Day has collaborated with the likes of David Childs, Nicki Roman, James Markey, Wendy Richman, Jens Lindemann, Demondrae Thurman, Hiram Diaz, Steven Cohen, Jeremy Lewis, and more on works for their respective instruments, as well as chamber ensembles like One Found Sound, Axiom Brass, Ensemble Dal Niente, The Sheffield Chamber Players, The Puerto Rican Trombone Ensemble, The Zenith Saxophone Quartet, The Tesla Quartet, and the Boston Symphony Orchestra Low Brass Section.

Day is currently Assistant Professor of Composition and Director of Jazz at Wilfrid Laurier University in Waterloo, Ontario, Canada. He is finishing his DMA in Composition from the University of Miami Frost School of Music, where he studies with Charles Norman Mason, Dorothy Hindman, and Lansing McCloskey. He holds a MM in Composition from the University of Georgia, and BM in Performance from Texas Christian University (TCU).

photo by: UT-Knoxville School of Music

Marti Epstein is a Boston-based composer whose music has been performed by the San Francisco Symphony, The Radio Symphony Orchestra of Frankfurt, Ensemble Modern, Trinity Wall Street, and the Boston Symphony Chamber Players, She has completed commissions for the Fromm Foundation, The Munich Biennale, the Ludovico Ensemble, Guerilla Opera, the Radius Ensemble, Tanglewood Music Center, Winsor Music, Boston Opera Collaborative, Callithumpian Consort, Hinge, loadbang, and Collage New Music.
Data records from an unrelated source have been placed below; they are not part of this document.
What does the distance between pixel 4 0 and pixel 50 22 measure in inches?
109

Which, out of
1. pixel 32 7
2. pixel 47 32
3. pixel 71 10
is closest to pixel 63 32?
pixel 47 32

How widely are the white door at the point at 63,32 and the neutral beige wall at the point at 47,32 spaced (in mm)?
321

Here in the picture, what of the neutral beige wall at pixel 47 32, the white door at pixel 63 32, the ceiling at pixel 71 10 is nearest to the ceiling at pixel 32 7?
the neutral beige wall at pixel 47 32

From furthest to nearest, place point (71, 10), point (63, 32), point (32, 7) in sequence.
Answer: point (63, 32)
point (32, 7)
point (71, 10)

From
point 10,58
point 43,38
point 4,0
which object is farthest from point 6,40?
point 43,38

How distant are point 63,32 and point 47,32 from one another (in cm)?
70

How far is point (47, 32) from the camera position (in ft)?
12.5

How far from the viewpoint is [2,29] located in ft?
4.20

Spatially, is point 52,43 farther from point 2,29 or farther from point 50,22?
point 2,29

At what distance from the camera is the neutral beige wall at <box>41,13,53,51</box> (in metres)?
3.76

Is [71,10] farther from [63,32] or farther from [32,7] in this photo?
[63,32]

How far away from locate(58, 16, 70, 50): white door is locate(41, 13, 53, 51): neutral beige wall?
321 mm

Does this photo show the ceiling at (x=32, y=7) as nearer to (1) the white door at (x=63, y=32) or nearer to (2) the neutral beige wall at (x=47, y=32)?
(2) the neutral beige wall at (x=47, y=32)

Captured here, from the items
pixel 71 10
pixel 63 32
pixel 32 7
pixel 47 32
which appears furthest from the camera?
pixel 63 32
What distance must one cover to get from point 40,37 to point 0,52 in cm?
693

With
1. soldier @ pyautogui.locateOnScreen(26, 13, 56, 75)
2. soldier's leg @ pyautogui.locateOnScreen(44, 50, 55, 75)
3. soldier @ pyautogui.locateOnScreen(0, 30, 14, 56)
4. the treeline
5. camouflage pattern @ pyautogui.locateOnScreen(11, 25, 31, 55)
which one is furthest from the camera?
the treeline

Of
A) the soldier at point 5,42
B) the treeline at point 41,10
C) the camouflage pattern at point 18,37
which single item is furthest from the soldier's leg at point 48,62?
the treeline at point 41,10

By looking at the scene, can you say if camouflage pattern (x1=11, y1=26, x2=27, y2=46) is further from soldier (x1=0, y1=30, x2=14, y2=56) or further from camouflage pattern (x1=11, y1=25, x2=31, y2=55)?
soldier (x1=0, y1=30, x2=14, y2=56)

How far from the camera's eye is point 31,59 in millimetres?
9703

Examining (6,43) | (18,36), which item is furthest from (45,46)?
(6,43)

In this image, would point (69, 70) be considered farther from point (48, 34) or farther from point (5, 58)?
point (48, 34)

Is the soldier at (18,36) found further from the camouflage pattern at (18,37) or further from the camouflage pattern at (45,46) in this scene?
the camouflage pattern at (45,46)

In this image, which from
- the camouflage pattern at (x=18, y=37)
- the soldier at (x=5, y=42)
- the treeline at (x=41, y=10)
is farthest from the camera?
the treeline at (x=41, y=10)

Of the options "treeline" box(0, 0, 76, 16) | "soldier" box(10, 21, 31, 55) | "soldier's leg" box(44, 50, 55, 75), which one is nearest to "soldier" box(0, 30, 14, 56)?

Marti was a two-time fellow at the Tanglewood Music Center (1986 and 1988) and a three-time fellow at the MacDowell Colony (1998, 1999, 2022). In 2020, Marti was awarded a Guggenheim Fellowship to compose Seven Sisters, Radiant Sisters for the Hinge Ensemble, Alpenglow for loadbang, and In Praise of Broken Clocks for soundicon. Nebraska Impromptu , an album of Marti’s chamber music for clarinet, was just released this past April on New Focus Recordings and features clarinetist Rane Moore and members of WInsor Music. Marti is Professor of Composition at Berklee College of Music/Boston Conservatory of Music.

Photo by: Erik Oña

Amy Williams is a composer of music that is “simultaneously demanding, rewarding and fascinating” (Buffalo News), “fresh, daring and incisive” (Fanfare). Her compositions have been presented at renowned contemporary music venues in the United States, Australia, Asia and Europe by leading contemporary music soloists and ensembles, including the Pittsburgh Symphony Orchestra, Buffalo Philharmonic Orchestra, JACK Quartet, Bent Frequency, Ensemble Musikfabrik, Wet Ink, Talujon, International Contemporary Ensemble, Junction Trio. Orpheus, pianist Ursula Oppens, soprano Tony Arnold and bassist Robert Black. Her pieces appear on the Albany, Parma, VDM (Italy), Blue Griffin, Centaur and New Ariel labels. As a member of the Bugallo-Williams Piano Duo, Ms. Williams has performed throughout Europe and the Americas and recorded six critically-acclaimed CDs for Wergo (works of Nancarrow, Stravinsky, Varèse/Feldman and Kurtág), as well as appearing on the Neos and Albany labels. Ms. Williams has been awarded a Howard Foundation Fellowship, Fromm Music Foundation Commission, Guggenheim Fellowship, Koussevitsky Music Foundation Commission, Goddard Lieberson Fellowship from the American Academy of Arts and Letters, a Fulbright Scholars Fellowship to Ireland (2017-2018) and a MacDowell fellow (2022). Ms. Williams holds a Ph.D. in composition from the University at Buffalo, where she also received her Master's degree in piano performance. She has taught at Bennington College and Northwestern University and is currently Professor of Composition at the University of Pittsburgh. She is Artistic Director of the New Music On The Point Festival in Vermont.